Conclusion and relevance: This study provides novel insights into the clinical and genetic spectrum of patients with palmoplantar keratoderma. It demonstrates the value of genetic testing for accurate diagnoses and to distinguish between different subtypes. The established and well-described cohort lays the foundation for future research in palmoplantar keratoderma.

Figure 1.. Clinical Images of Patients With Palmoplantar Keratoderma

Clinical images illustrating phenotypic features of the genotypes identified in the cohort: AAGAB (proband 70), KRT1 (proband 32), KRT 9 (proband 30), KRT16 (proband 13), DSP (proband 60), DSG1 (proband 41), AQP5 (relative 55), SERPINA12 (proband 64), LORICRIN (proband 4), DST (proband 59), ABCA12 (proband 19), COL7A1 (proband 63), and CARD14 (proband 31).

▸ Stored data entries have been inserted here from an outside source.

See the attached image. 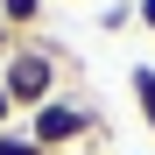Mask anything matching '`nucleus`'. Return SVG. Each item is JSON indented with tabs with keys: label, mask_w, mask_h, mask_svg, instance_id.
<instances>
[{
	"label": "nucleus",
	"mask_w": 155,
	"mask_h": 155,
	"mask_svg": "<svg viewBox=\"0 0 155 155\" xmlns=\"http://www.w3.org/2000/svg\"><path fill=\"white\" fill-rule=\"evenodd\" d=\"M134 21H141V28L155 35V0H134Z\"/></svg>",
	"instance_id": "423d86ee"
},
{
	"label": "nucleus",
	"mask_w": 155,
	"mask_h": 155,
	"mask_svg": "<svg viewBox=\"0 0 155 155\" xmlns=\"http://www.w3.org/2000/svg\"><path fill=\"white\" fill-rule=\"evenodd\" d=\"M127 92H134V113H141V127L155 134V64H134V71H127Z\"/></svg>",
	"instance_id": "7ed1b4c3"
},
{
	"label": "nucleus",
	"mask_w": 155,
	"mask_h": 155,
	"mask_svg": "<svg viewBox=\"0 0 155 155\" xmlns=\"http://www.w3.org/2000/svg\"><path fill=\"white\" fill-rule=\"evenodd\" d=\"M21 113H14V99H7V85H0V127H14Z\"/></svg>",
	"instance_id": "0eeeda50"
},
{
	"label": "nucleus",
	"mask_w": 155,
	"mask_h": 155,
	"mask_svg": "<svg viewBox=\"0 0 155 155\" xmlns=\"http://www.w3.org/2000/svg\"><path fill=\"white\" fill-rule=\"evenodd\" d=\"M0 155H42V141L28 134V120H14V127H0Z\"/></svg>",
	"instance_id": "39448f33"
},
{
	"label": "nucleus",
	"mask_w": 155,
	"mask_h": 155,
	"mask_svg": "<svg viewBox=\"0 0 155 155\" xmlns=\"http://www.w3.org/2000/svg\"><path fill=\"white\" fill-rule=\"evenodd\" d=\"M28 134L42 141V155H64V148H78V141H92V134H99V113H92L78 92H57L49 106L28 113Z\"/></svg>",
	"instance_id": "f03ea898"
},
{
	"label": "nucleus",
	"mask_w": 155,
	"mask_h": 155,
	"mask_svg": "<svg viewBox=\"0 0 155 155\" xmlns=\"http://www.w3.org/2000/svg\"><path fill=\"white\" fill-rule=\"evenodd\" d=\"M57 78H64L57 42H35V35H21L7 57H0V85H7V99H14V113H21V120H28L35 106H49V99H57Z\"/></svg>",
	"instance_id": "f257e3e1"
},
{
	"label": "nucleus",
	"mask_w": 155,
	"mask_h": 155,
	"mask_svg": "<svg viewBox=\"0 0 155 155\" xmlns=\"http://www.w3.org/2000/svg\"><path fill=\"white\" fill-rule=\"evenodd\" d=\"M49 0H0V21H7L14 35H35V21H42Z\"/></svg>",
	"instance_id": "20e7f679"
},
{
	"label": "nucleus",
	"mask_w": 155,
	"mask_h": 155,
	"mask_svg": "<svg viewBox=\"0 0 155 155\" xmlns=\"http://www.w3.org/2000/svg\"><path fill=\"white\" fill-rule=\"evenodd\" d=\"M14 42H21V35H14V28H7V21H0V57H7V49H14Z\"/></svg>",
	"instance_id": "6e6552de"
}]
</instances>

Figure 2.. Clinical Subtypes and Molecular Genetic Diagnosis in 76 Families With Palmoplantar Keratoderma

Distribution of clinical subtypes based on patterns of hyperkeratosis and overview of genes with disease-causing variants identified in each clinical subtypes.

Figure 3.. Genetic Subtypes and Phenotypic Features

A, Number of study participants per genotype. B, Age at onset of palmoplantar keratoderma for each participant. Enlarged dots represent more participants with the same age at onset. C, Progression in symptoms per genotype. D, Patient-reported treatment response to systemic retinoids per genotype. E, Associated symptoms per genotype. Total indicates the total number of participants with a genetically confirmed diagnosis. Numbers presented are based on informative cases (cases with missing data are omitted). For panels B and E, clinical data per genotype are reported for genes represented by at least 2 participants in the study cohort. Data and specific numbers and percentages are also available in eTable 2 in Supplement 1. NA indicates not applicable.